Les habitants du Sud-Kivu continuent de dénoncer le comportement de certains opérateurs économiques, des agents de certains services officiels ainsi que d’autres personnes qui refusent les billets de banque en francs congolais, les considérant comme usés ou déchirés.
Plusieurs plaintes parvenues à la rédaction font état des difficultés rencontrées par les consommateurs détenteurs des billets présentant même de simples traces d’usure.
Cette situation concerne principalement les agents de l’État, notamment les enseignants, les infirmiers et d’autres fonctionnaires qui perçoivent leurs salaires en francs congolais.
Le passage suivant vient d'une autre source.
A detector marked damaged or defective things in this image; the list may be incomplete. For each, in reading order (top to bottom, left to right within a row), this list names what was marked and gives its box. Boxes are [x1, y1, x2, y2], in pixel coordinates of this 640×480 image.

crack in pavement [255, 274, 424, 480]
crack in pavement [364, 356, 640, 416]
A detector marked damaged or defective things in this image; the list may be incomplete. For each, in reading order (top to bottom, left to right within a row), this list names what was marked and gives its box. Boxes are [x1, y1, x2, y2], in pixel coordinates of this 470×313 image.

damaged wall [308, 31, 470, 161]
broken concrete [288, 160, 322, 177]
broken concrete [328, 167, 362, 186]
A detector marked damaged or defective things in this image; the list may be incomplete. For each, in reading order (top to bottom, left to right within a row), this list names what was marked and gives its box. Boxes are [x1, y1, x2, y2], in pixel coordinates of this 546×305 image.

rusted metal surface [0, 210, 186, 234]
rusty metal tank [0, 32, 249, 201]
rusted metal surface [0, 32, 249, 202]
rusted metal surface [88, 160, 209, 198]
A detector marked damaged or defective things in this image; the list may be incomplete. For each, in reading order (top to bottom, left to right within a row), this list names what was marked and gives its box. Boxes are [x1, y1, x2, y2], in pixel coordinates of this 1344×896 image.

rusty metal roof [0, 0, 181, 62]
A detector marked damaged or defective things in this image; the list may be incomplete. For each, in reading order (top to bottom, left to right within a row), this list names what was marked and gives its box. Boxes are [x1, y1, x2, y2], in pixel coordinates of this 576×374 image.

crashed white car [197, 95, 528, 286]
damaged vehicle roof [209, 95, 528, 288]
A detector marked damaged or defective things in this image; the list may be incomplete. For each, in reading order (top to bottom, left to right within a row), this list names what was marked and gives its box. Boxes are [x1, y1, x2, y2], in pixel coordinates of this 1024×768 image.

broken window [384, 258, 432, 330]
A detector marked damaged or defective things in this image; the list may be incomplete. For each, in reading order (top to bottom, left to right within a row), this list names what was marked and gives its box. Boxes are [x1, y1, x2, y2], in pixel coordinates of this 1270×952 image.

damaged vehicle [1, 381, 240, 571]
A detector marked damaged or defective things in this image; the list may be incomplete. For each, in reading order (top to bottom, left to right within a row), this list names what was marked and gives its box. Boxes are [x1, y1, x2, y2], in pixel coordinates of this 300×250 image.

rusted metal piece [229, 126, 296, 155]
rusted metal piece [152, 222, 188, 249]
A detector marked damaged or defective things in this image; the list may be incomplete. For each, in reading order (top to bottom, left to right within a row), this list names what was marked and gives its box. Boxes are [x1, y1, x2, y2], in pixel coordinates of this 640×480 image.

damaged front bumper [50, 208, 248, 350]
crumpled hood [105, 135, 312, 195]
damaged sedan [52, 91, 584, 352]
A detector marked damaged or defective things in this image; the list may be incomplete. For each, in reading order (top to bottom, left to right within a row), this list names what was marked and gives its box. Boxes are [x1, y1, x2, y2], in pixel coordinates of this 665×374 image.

Le phénomène est observé aussi bien dans la ville de Bukavu que dans plusieurs territoires de la province du Sud-Kivu.
Dans les marchés, les transports en commun, les transactions quotidiennes et même au sein de certains services publics, le refus de ces billets provoque souvent de vives discussions pouvant aller jusqu’aux insultes et aux altercations, témoignent plusieurs habitants.
L’absence prolongée des banques et des institutions financières dans plusieurs zones ne fait qu’aggraver la situation, explique un responsable d’une école à Bukavu dans un entretien.
Il affirme que des enseignants de son établissement ont déjà remis à son bureau plus de 500 000 francs congolais en billets rejetés sur le marché. Toutefois, il reste difficile de trouver un endroit où les échanger contre des billets acceptés.
Selon lui, certaines personnes se retrouvent parfois dans l’impossibilité de subvenir à leurs besoins simplement parce que les billets qu’elles détiennent sont refusés par les commerçants.
Du côté des opérateurs économiques, le refus de ces billets s’explique par le fait qu’ils seraient également rejetés par certains agents chargés du recouvrement des taxes et impôts. Les commerçants estiment donc n’avoir aucune possibilité de les remettre dans le circuit.
Face à cette situation, les opérateurs économiques appellent les autorités compétentes à prendre des mesures afin de rétablir l’ordre dans la circulation de la monnaie nationale.